Wer bin ich wirklich?

Die von mir hoch geschätzte Sängerin und Komponistin Annett Louisan sang für eine (grandios gefloppte) Telenovela auf Pro7: »Wer bin ich wirklich?«. An dieses Lied habe ich mich eben erinnert, als ich ein Posting auf Facebook las.

Als Schwester verliert man sich selbst gern zeitweise einmal. Es gibt so viel zu tun, so vielen Menschen zu helfen, so viel zu beachten. Wenn man dann plötzlich in eine emotional schwierige Situation kommt oder wenn man es übertreibt mit dem Helfen, ohne sich selbst zu pflegen, dann kommt gern einmal der Punkt, an dem man sich fragt, wer man eigentlich wirklich ist.

Die Frage betrifft in erster Linie unsere Identität - und die ist weder mono noch stereo, sondern (gerade heutzutage) Dolby 7.1: wir alle bestehen aus einer Vielzahl von Persönlichkeits-Facetten. Da ist zum Beispiel die »Ich steh meinen Mann«-Identität, die am Arbeitsplatz hochgeholt wird. Da ist die »Ich bin ein Teil meiner Familie«-Identität, wenn man Eltern und Geschwister sieht. Und da ist unsere »Ich bewege mich in Gesellschaft und bin trotzdem cool«-Identität, die aktiv ist, wenn wir beim Bäcker unsere Brötchen kaufen oder im Kaufhaus nach Schlüppern gucken.

Gerade in der Queeren Welt kommen gern mal »Ich hab allein und eh keine Chance, bei den Kerlen/Frauen zu landen«, manchmal auch »Ich bin geil, ich bin geil, ich bin geil« und mitunter »Was mache ich hier eigentlich?«.

Unser Coming Out ermöglicht es uns, eine schwule oder lesbische Identität zu entwickeln - ein Bewusstsein für die eigene emotionale Ausrichtung. Aber damit nicht genug: oft haben wir ein zweites oder gar drittes Coming Out, indem wir eine Fetischvorliebe entdecken (»Ich bin ein Lederkerl«) oder Schwester werden (»Ich will anderen helfen, Freude verbreiten und der Verbreitung stigmatisierender Schuld entgegenwirken ... und mag Glitzer und schlimme Klamotten«).

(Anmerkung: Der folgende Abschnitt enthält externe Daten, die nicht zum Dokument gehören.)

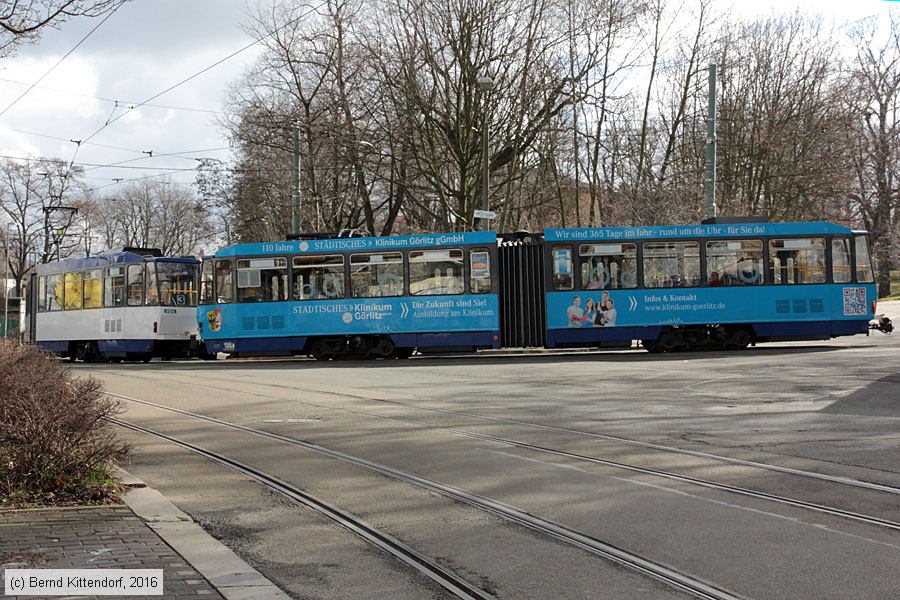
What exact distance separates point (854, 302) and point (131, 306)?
816 inches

So viele Facetten unserer Identität. Und manchmal fragt man sich: »Wer bin ich wirklich?«. Dann überlegt man, ob man sich nicht verloren hat in diesem Labyrinth aus Rollen und Persönlichkeiten, in die man täglich schlüpft und die man täglich bedient. Da muss doch ein ursprüngliches, reines Ich sein, das noch unberührt ist von all den verwirrenden und komplexen Identitätsaspekten. Wenn wir das wiederfinden, dann sind wir gerettet und wissen wieder, wo wir hingehören?

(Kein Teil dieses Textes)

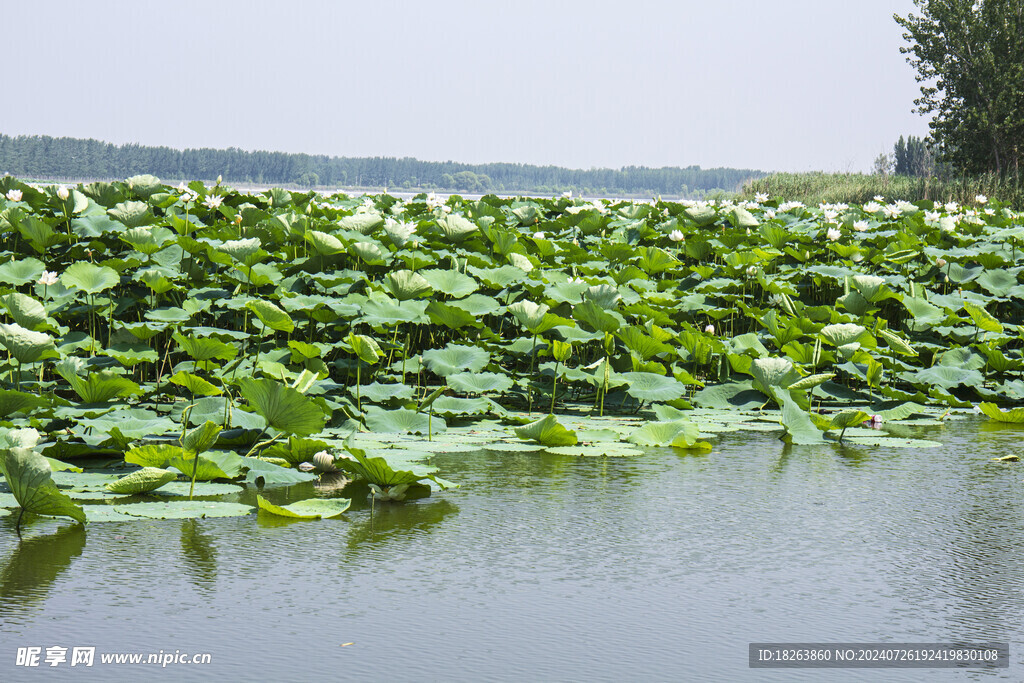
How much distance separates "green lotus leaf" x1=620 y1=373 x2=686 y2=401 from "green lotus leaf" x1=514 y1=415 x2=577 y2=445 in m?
0.68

Tatsächlich ist es so, dass es dieses »reine Ich« nur tief in uns drin als emotionalen Ur-Kern gibt. Nicht als bewusste Ur-Identität, sondern als Zentrum unseres Da-Seins. Verlieren können wir es selbst überhaupt nicht - und damit sind wir nie verloren. Aber wir können den Kontakt zu ihm verlieren und dann fühlen wir uns verwirrt und verloren.

Indem wir uns selbst pflegen - ob nun durch Meditation oder ein regelmässiges, zweistündiges Schaumbad - halten wir den Kontakt zu unserem Inneren. Dann gehen wir gestärkt durchs Leben und durch all unsere diversen Identitäten.

Manchmal, nur manchmal, denke ich mir ja: »Ich bin ein Star, holt mir hier raus!« ... ob das auch eine meiner Identität ist? ;-)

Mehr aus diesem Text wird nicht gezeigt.